Why Wagenknecht Will Fail
In Germany and elsewhere, making tactical concessions to the Right isn’t just bad socialist politics — it won’t work.
Volker Schmitz recently wrote a thought-provoking piece concerning the strategy currently pursued by Sahra Wagenknecht, Die Linke’s top candidate for the upcoming Bundestag elections and the most recognizable figure on the party’s left wing. His article essentially amounts to a defense — though a conditional one — of Wagenknecht’s attacks on Chancellor Angela Merkel’s handling of the refugee crisis. He reads these as a necessary tactical posture for winning over working-class voters, who might otherwise be tempted to vote for the Alternative for Germany (AfD).
The AfD is the country’s emerging “right-wing populist party,” although this description might be too sanitized for a party whose deputies in the state assembly of Saxony have recently submitted a formal inquiry on the costs of sterilizing refugee children.
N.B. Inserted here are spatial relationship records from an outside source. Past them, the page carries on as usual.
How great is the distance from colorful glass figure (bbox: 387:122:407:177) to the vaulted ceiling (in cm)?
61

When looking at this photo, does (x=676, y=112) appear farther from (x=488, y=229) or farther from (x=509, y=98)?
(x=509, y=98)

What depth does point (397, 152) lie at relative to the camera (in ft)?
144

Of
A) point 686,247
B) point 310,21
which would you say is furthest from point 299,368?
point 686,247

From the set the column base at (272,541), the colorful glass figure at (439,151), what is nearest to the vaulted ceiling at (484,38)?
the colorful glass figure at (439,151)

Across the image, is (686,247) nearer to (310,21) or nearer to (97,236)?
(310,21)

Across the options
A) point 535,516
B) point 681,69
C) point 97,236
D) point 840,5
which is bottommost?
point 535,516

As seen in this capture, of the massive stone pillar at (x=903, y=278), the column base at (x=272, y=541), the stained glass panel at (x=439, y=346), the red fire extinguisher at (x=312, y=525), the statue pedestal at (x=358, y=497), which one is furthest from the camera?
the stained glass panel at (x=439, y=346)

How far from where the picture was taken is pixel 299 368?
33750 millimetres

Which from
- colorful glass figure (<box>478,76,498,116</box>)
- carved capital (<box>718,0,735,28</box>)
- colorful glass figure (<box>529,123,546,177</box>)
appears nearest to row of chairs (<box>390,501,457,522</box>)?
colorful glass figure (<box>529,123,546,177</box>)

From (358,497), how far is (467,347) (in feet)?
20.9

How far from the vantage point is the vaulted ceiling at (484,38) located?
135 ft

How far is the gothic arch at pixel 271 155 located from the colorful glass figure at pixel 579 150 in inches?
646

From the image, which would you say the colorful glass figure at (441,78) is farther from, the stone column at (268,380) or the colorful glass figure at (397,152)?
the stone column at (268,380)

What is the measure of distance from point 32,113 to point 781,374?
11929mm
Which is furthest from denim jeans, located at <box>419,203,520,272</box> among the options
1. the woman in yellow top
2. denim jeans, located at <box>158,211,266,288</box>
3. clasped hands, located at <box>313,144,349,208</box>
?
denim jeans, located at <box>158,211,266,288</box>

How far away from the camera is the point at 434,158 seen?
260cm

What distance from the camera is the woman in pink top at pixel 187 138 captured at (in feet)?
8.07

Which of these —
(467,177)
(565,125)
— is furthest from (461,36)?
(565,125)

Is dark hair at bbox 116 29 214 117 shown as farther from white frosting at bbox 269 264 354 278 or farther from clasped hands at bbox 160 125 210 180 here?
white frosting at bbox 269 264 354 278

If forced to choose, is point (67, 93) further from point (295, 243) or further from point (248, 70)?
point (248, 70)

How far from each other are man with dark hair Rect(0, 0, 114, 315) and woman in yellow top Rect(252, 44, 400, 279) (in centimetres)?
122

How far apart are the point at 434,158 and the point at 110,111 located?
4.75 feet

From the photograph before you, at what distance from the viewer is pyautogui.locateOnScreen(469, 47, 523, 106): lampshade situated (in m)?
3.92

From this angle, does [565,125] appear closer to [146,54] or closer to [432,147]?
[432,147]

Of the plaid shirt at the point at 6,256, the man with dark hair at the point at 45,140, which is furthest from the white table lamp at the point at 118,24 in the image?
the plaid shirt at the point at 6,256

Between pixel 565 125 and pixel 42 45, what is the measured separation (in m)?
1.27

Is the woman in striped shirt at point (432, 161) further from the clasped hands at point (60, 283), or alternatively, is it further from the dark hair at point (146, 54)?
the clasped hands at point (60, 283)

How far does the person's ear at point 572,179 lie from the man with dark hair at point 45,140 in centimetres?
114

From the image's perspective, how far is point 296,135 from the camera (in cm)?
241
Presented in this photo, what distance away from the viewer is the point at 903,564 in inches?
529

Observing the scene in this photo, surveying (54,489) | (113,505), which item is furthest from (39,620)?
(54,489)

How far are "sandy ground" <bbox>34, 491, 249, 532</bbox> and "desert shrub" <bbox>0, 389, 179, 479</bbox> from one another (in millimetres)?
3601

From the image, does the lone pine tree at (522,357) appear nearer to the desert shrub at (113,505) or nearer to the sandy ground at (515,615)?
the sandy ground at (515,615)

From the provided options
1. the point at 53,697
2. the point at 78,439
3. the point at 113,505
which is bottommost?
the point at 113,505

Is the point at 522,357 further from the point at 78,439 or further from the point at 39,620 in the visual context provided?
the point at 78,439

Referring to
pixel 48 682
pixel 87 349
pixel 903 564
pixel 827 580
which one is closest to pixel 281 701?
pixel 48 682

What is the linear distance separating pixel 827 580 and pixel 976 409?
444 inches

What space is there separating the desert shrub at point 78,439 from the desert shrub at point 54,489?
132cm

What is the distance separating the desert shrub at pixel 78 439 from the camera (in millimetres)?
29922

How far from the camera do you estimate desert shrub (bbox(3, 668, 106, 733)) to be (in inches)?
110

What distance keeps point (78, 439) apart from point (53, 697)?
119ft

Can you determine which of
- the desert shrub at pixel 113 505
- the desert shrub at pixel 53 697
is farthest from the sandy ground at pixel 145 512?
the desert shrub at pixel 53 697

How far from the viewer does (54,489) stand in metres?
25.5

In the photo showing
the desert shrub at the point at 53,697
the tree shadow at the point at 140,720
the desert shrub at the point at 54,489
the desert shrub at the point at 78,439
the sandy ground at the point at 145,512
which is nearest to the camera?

Schmitz’s article is timely. Since Syriza’s capitulation in the summer of 2015, the weakened left, in Europe and also beyond, has been soul-searching. It is trying to reinvent itself in a world where its predictions about capitalism’s worst crisis since the 1930s are validated on a daily basis, but where the main beneficiaries of the political center’s unraveling are forces that fuse anti-establishment rhetoric with latent and not-so-latent racism. The situation poses a pressing challenge for the Left, not least because these racist forces appear to have made significant inroads among the “traditional” working class, historically the backbone of trade unionism and social democracy.